Zunächst werden die Ministerpräsidenten Beck, Böhmer, Müller, Ringstorff, Steinbrück und Stoiber den Senderchefs die Summe präsentieren, um welche sie die Gebühr erhöhen wollen: Das sind 1,09 Euro minus x pro Monat, und zwar nach der Maßgabe einer "sozialverträglichen" Erhöhung gemäß Paragraph 7 Absatz 2 Rundfunkfinanzierungsstaatsvertrag.

Diesem zufolge ist es den Bundesländern möglich, die vorgeschlagene Gebührenerhöhung zu mindern. Sie müssen nicht zwingend dem Vorschlag der Gebührenkommission Kef folgen, die den Finanzbedarf von ARD und ZDF gewogen und genau taxiert hat. Doch sie müssen ihre Minderung hieb- und stichfest begründen. Andernfalls könnten die Sender - wie einige ARD-Intendanten nicht müde werden anzudrohen - vor das Bundesverfassungsgericht ziehen und die Sache anfechten. Nur müßten sie bis zu einer Entscheidung mit der alten Gebührenhöhe zurechtkommen.

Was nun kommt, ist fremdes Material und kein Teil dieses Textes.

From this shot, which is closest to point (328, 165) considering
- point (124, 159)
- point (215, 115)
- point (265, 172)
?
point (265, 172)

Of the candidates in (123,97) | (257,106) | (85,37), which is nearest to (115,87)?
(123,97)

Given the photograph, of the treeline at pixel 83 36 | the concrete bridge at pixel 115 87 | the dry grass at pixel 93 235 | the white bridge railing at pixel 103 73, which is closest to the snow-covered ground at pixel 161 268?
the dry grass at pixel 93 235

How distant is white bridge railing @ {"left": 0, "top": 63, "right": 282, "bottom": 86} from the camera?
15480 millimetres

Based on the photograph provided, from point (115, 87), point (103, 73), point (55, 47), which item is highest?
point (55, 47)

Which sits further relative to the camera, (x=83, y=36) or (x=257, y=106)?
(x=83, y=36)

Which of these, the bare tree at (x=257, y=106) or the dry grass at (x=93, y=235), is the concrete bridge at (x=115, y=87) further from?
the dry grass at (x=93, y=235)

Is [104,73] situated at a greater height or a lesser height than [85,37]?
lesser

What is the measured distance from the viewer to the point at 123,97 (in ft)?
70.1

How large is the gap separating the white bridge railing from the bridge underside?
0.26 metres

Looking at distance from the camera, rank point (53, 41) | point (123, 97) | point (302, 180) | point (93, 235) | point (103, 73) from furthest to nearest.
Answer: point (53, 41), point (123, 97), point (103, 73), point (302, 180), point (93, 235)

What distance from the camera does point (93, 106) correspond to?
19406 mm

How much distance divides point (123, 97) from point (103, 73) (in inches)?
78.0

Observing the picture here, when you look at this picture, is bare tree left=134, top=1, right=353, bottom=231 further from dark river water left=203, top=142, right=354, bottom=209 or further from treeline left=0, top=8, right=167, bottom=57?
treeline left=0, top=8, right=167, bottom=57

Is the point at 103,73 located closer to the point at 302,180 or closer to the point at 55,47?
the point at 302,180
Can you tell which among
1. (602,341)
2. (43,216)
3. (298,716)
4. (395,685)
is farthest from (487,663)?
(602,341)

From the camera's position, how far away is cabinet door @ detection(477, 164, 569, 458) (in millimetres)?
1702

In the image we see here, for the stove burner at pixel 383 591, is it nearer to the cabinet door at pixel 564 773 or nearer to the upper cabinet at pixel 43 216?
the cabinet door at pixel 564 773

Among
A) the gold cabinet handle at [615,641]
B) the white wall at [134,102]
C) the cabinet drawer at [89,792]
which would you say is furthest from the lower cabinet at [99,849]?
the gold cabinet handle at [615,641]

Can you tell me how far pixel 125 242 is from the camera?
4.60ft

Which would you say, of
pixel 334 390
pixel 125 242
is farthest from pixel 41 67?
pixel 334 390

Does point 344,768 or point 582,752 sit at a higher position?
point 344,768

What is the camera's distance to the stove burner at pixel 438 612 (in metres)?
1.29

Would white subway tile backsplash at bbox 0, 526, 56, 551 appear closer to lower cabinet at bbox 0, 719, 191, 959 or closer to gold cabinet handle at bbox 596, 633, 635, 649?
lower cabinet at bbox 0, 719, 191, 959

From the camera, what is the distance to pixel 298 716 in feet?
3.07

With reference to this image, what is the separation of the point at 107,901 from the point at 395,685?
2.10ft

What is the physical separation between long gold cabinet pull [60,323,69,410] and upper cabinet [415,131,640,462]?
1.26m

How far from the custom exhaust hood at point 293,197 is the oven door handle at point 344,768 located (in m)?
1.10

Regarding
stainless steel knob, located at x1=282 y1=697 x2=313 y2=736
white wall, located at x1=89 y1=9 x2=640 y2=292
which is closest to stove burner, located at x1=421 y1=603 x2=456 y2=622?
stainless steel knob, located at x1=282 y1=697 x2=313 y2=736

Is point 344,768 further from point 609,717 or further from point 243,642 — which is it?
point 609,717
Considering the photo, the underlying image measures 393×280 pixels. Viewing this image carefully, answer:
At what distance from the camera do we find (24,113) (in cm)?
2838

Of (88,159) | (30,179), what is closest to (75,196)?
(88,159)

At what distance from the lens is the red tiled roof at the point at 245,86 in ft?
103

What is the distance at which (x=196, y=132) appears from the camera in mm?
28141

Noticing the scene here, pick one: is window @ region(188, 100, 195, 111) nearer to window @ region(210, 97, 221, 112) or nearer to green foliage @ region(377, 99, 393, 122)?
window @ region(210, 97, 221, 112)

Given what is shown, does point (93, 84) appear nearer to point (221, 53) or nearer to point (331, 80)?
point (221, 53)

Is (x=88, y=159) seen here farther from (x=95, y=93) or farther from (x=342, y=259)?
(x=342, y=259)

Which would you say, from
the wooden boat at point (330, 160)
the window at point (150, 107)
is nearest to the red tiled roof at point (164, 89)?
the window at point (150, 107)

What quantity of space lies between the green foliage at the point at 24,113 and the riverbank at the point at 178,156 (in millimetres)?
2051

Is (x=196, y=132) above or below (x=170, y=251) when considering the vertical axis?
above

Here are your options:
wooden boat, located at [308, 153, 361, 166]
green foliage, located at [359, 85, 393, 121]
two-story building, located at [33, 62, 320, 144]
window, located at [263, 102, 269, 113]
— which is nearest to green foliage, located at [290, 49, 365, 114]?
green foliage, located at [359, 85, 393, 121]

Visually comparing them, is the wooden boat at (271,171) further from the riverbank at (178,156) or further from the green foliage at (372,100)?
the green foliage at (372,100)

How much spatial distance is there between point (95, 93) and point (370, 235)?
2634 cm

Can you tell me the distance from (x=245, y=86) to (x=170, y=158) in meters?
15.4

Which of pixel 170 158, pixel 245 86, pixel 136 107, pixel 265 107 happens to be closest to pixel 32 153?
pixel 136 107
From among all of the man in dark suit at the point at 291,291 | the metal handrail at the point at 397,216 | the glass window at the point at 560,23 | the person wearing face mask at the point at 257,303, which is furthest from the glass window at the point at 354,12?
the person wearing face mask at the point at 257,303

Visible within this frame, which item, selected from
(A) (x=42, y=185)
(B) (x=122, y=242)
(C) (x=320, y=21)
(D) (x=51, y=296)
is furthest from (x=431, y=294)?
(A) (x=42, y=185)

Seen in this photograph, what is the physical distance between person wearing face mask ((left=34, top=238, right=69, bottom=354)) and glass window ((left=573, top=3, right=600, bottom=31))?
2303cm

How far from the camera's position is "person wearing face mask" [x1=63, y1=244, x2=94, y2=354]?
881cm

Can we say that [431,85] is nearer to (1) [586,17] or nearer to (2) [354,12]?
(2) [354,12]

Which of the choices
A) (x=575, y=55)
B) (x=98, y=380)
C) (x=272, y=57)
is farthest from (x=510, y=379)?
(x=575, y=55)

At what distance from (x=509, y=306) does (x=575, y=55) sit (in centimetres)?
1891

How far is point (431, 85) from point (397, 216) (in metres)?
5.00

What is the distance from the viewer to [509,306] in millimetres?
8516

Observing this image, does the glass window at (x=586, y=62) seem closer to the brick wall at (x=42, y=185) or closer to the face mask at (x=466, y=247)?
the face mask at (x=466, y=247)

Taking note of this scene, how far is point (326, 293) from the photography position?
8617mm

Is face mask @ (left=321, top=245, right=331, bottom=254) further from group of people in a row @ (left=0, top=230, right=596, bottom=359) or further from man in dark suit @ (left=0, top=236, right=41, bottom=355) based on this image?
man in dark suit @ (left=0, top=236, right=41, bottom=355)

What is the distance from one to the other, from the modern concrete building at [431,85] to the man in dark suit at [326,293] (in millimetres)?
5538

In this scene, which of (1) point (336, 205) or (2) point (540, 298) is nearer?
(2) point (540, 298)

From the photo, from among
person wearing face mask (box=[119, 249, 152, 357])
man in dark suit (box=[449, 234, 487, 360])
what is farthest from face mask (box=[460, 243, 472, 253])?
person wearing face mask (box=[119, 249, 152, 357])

Und ob sie am Ende siegen, ist fraglich.

Geht nicht, geht nicht, geht nicht

Die Länder sind auf den Hebel der "Sozialverträglichkeit" auch nur gekommen, weil ARD und ZDF sich dagegen gesträubt haben, die im letzten November von den Ländern Bayern, Nordrhein-Westfalen und Sachsen aufgestellte Forderung nach einer Reform ihrer Struktur konstruktiv zu beantworten.

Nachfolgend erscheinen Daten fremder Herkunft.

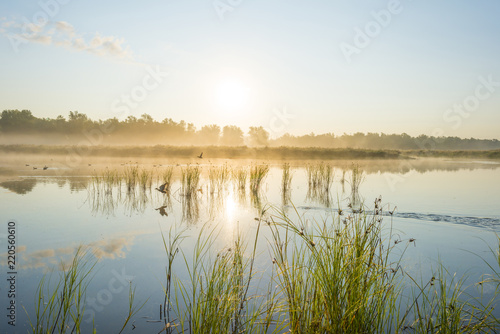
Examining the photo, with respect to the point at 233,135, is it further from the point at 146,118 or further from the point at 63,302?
the point at 63,302

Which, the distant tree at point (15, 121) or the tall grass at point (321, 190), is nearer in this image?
the tall grass at point (321, 190)

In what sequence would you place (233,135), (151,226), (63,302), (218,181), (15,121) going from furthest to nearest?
(233,135)
(15,121)
(218,181)
(151,226)
(63,302)

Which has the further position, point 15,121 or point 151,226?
point 15,121

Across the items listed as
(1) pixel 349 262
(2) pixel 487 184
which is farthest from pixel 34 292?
(2) pixel 487 184

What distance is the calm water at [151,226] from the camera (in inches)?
155

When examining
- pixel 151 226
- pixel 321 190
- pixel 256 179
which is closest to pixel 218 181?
pixel 256 179

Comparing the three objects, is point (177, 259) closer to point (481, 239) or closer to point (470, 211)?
point (481, 239)

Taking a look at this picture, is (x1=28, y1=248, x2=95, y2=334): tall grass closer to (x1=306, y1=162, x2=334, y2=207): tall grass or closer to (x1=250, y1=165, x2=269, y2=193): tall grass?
(x1=306, y1=162, x2=334, y2=207): tall grass

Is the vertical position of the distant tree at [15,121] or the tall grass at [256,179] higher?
the distant tree at [15,121]

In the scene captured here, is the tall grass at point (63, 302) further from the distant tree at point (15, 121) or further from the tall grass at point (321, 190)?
the distant tree at point (15, 121)

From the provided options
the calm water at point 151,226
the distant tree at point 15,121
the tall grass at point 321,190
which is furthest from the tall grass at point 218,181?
the distant tree at point 15,121

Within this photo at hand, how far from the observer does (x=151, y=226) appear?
6.84 metres

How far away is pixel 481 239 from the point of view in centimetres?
608

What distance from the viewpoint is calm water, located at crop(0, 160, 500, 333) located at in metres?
3.95
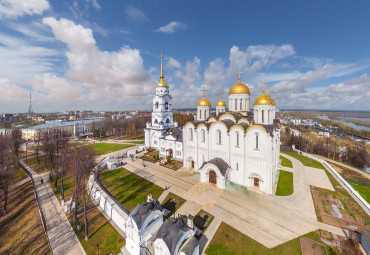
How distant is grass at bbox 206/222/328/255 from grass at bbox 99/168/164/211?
24.4ft

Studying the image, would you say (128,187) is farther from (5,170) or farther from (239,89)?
(239,89)

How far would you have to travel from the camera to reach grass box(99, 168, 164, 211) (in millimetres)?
15477

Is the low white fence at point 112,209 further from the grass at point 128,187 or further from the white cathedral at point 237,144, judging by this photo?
the white cathedral at point 237,144

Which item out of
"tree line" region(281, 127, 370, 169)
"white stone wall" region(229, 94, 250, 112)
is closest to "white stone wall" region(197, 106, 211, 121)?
"white stone wall" region(229, 94, 250, 112)

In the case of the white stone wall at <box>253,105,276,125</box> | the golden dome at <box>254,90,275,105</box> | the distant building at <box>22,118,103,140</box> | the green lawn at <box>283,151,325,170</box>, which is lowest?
the green lawn at <box>283,151,325,170</box>

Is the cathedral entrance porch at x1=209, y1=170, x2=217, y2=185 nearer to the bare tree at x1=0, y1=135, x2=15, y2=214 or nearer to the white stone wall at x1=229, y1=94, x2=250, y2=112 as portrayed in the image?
the white stone wall at x1=229, y1=94, x2=250, y2=112

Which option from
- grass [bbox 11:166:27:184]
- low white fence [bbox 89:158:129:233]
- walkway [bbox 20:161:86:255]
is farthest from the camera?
grass [bbox 11:166:27:184]

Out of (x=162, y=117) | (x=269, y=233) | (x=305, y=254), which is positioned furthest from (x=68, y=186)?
(x=305, y=254)

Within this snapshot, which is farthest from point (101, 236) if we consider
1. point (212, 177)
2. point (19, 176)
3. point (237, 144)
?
point (19, 176)

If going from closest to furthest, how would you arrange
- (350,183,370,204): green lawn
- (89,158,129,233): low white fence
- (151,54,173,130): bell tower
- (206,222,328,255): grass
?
(206,222,328,255): grass
(89,158,129,233): low white fence
(350,183,370,204): green lawn
(151,54,173,130): bell tower

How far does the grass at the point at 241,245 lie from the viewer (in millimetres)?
9906

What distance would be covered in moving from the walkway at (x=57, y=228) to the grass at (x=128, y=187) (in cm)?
423

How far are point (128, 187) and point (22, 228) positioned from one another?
9.04 metres

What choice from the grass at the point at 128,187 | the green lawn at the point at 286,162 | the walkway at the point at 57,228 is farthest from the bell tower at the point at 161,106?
the green lawn at the point at 286,162
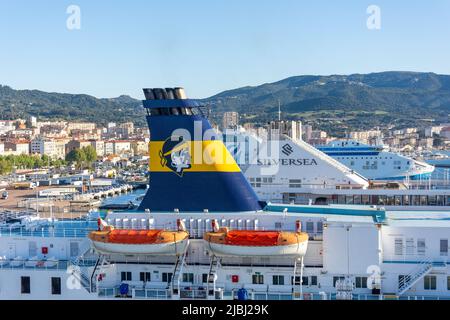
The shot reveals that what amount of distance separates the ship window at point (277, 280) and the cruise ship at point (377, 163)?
3244 centimetres

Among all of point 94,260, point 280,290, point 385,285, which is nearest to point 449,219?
point 385,285

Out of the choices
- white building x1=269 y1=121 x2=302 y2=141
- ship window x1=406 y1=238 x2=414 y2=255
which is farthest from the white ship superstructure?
white building x1=269 y1=121 x2=302 y2=141

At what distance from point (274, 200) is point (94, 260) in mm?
9029

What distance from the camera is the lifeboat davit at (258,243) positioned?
13.1 metres

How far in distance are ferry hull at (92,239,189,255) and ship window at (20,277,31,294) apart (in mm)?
2480

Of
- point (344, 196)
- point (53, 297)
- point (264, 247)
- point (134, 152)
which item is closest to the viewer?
point (264, 247)

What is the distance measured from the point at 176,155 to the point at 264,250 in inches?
143

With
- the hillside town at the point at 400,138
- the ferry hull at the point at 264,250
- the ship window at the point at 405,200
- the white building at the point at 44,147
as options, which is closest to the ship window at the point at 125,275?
→ the ferry hull at the point at 264,250

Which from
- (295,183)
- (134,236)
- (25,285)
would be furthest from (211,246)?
(295,183)

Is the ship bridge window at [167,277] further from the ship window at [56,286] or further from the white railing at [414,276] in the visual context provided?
the white railing at [414,276]

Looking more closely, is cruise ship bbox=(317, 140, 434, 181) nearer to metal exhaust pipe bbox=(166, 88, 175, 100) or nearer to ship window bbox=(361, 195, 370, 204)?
ship window bbox=(361, 195, 370, 204)
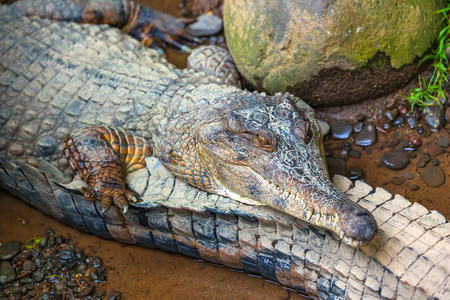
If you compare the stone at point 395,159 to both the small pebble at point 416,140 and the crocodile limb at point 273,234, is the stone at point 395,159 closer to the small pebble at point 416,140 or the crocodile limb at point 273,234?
the small pebble at point 416,140

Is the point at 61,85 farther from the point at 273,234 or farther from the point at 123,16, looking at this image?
the point at 273,234

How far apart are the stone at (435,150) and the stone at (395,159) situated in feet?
0.52

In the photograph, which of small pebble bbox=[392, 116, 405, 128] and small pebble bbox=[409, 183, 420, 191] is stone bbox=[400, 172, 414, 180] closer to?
small pebble bbox=[409, 183, 420, 191]

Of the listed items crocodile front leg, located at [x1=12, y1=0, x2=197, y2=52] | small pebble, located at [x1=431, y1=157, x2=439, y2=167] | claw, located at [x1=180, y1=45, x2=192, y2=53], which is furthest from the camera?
claw, located at [x1=180, y1=45, x2=192, y2=53]

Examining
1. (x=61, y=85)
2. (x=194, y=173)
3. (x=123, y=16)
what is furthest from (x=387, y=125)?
(x=123, y=16)

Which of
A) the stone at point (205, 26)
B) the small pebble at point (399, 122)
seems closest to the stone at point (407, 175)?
the small pebble at point (399, 122)

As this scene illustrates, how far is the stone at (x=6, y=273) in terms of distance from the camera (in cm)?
307

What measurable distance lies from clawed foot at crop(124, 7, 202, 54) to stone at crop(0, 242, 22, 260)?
2078 mm

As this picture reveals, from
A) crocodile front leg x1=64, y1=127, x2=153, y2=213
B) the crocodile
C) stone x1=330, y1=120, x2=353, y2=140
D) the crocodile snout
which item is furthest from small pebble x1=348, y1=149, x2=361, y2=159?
crocodile front leg x1=64, y1=127, x2=153, y2=213

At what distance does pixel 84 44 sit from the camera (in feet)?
12.7

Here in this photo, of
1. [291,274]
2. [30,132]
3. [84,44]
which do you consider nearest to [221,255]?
[291,274]

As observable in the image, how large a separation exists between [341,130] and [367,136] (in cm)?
18

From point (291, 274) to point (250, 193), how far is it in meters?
0.48

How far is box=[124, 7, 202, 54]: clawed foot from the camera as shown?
178 inches
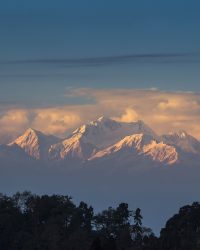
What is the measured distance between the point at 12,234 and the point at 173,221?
103 feet

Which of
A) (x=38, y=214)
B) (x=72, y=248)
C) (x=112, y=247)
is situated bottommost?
(x=112, y=247)

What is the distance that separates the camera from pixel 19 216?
18925 centimetres

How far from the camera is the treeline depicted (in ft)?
531

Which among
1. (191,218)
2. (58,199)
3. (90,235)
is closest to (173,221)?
(191,218)

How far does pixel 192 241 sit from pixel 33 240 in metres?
31.7

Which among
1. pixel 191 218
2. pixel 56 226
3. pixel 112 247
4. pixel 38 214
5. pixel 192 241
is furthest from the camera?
pixel 38 214

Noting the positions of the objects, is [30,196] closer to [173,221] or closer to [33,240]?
[33,240]

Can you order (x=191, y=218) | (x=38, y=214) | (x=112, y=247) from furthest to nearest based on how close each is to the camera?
(x=38, y=214), (x=191, y=218), (x=112, y=247)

Dem schnell und wahrlich nicht konsistent formulierten Papier der Länder, die sich einfach nicht mehr von den Sendern auf der Nase herumtanzen lassen wollten, hat gerade die ARD in diesem Frühjahr einen Antwortkatalog entgegengesetzt, der nach dem Schema "Geht nicht, geht nicht, geht nicht" vorgeht. So konnte die Gebührenkommission Kef also auch nicht hingehen und sehen, an welchen Stellen die Sender auf Wunsch der Länder stärker als bisher geplant sparten, und dann die Gebührenerhöhung neu ausrechnen. Den Ländern blieb gar kein anderes Argument als die Sozialverträglichkeit der neuen Gebühr.

Gedanken über Reformen

Und anders als das Getöse manches Intendanten vermuten läßt, haben sich die Rundfunkspezialisten der Länder seit langem schon Gedanken über Reformen gemacht, von denen die Sender - die mit rund 6,7 Milliarden Euro pro Jahr allein aus Gebühren wahrlich nicht darben - profitieren. Das größte Projekt ist die Einführung einer Rundfunksteuer. Sie würde erhoben, weil heute von jedem Haushalt angenommen werden darf, daß er über ein Rundfunkgerät verfügt: Computer, Fernseher und/oder Radio.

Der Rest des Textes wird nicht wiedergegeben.